== RECORD EXCERPTS ==

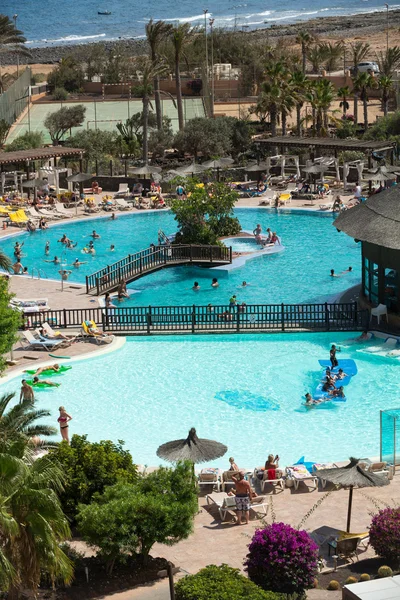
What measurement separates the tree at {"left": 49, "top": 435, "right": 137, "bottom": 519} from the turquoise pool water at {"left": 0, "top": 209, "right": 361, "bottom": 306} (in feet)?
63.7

===
== RECORD EXCERPTS ==

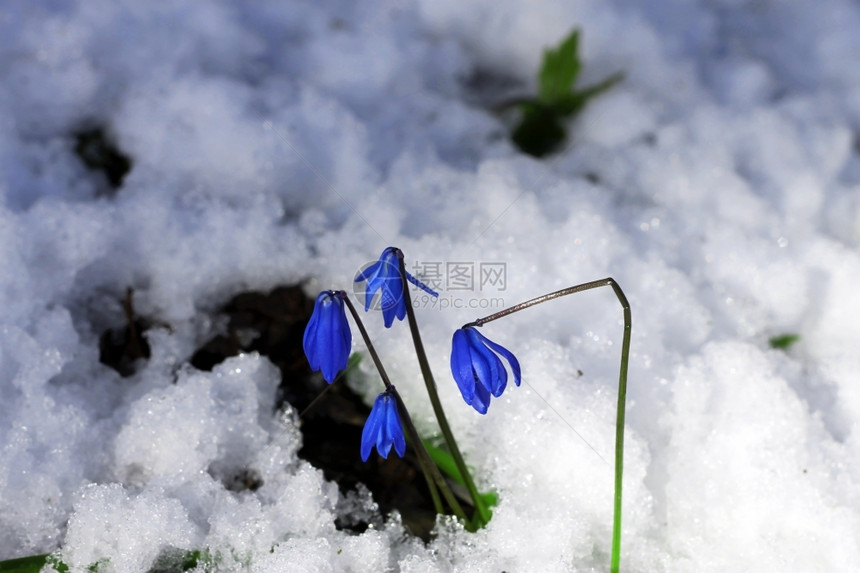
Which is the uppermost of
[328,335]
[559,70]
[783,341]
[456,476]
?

===

Locate every line in the entries above that contains the word "feet", and copy each one out. Case counts.

What measurement separates the tree at {"left": 49, "top": 435, "right": 137, "bottom": 519} from the turquoise pool water at {"left": 0, "top": 209, "right": 361, "bottom": 306} (in feet)?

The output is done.